"It would be very foolish indeed to launch then," Vick said from his Alexandria, Va. home. Vick said intelligence sources have told him that photos of a possible Chinese manned space vehicle published on several Internet sites is not of a flight-rated craft. "I've been told that it is a facilities test vehicle that was placed on the pad in May of 1998," he explained. "It is utterly unrealistic for it to have been a manned, flight-rated vehicle." The location of the pictures and of the expected manned flight is China's East Wind Launch Site.
Vick said he has learned that China had planned a manned flight in late 1997 but was forced to delay because of a lack of flight test experience with the prototype craft. He noted that, according to his Pentagon sources, the U.S. military has not detected a test launch of a Chinese CSS-4 ballistic missile carrying a model of the Chinese space capsule. Still, a past test cant be ruled out,Vick said. The CSS-4 is the expected test vehicle for launching models of the space capsule for suborbital tests of its systems and heat shielding.

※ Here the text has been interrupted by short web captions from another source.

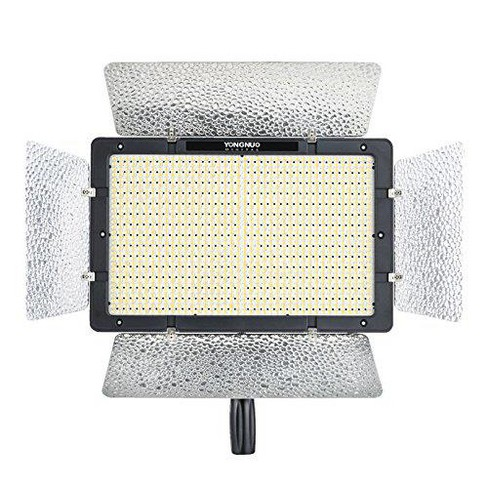 Yongnuo YN-1200 3200-5500K Dimmable LED Video Light for Camera or Camcorder, 9300 Lumens - image 1 of 2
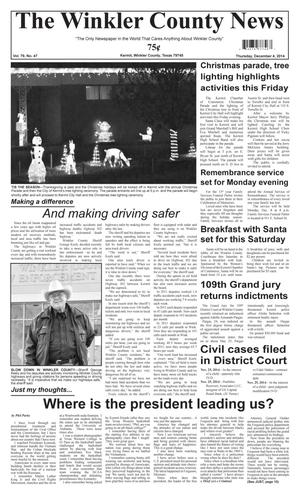 Primary view of object titled 'The Winkler County News (Kermit, Tex.), Vol. 79, No. 47, Ed. 1 Thursday, December 4, 2014'.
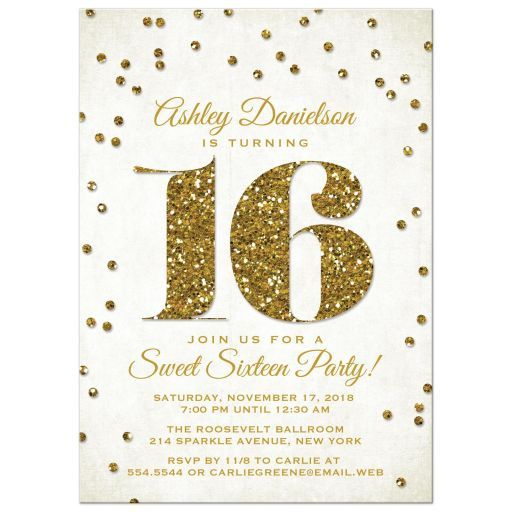 30th Birthday Invitation Instant Download Digital Template Any Age Black White Stripes Glitter Gold Red Roses Floral Birthday Invite Printable Birthday Invitations 30th Birthday Party Invitations 30th Birthday Invitations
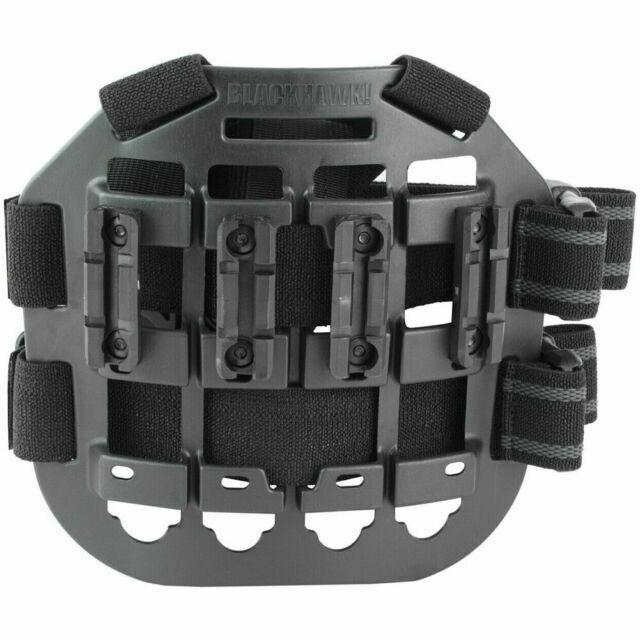 ブラックホーク BH432300PBK タクティカル モジュラー ドロップ プラットフォーム ブラック   BLACKHAWK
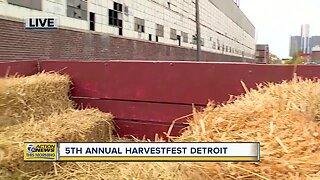 HarvestFest Detroit is happening Saturday at Robert C. Valade Park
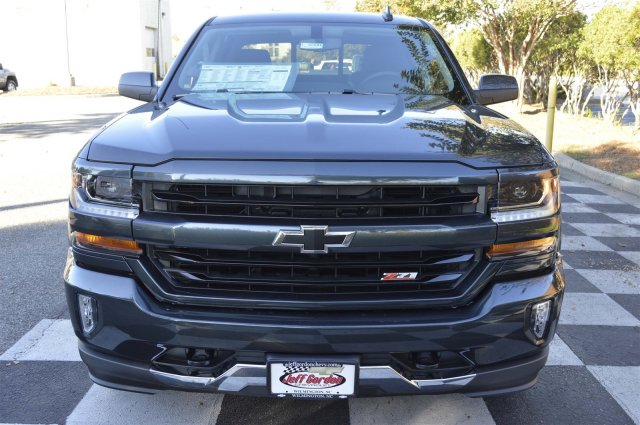 2017 Silverado 1500 Crew Cab 4x4, Pickup #S1330 - photo 4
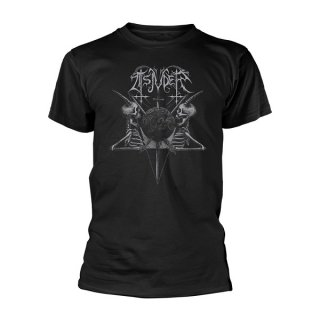 TSJUDER Demonic Supremacy, Tシャツ<img class='new_mark_img2' src='https://img.shop-pro.jp/img/new/icons5.gif' style='border:none;display:inline;margin:0px;padding:0px;width:auto;' />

The technology and designs for the spacecraft and the modified Long March 2F space booster that will lift the capsule into orbit were obtained from Russia through a series Sino-Russian agreements monitored by Vick's group. "But they have not bought actual hardware from Russia, except for life support systems," he said.
No flight tests into Earth orbit of the assembled capsule and support modules have been detected either, Vick said, adding that such tests are essential to the safety of the crew. He said that at least two test flights are likely before the Chinese commit humans to the spacecraft and launcher.
Charles Vick is a widely published author on the Soviet and Russian space programs. His drawings of rockets and military satellites have been used by Congressional Committees and the U.S. government to identify features of the vehicles not usually known in the west.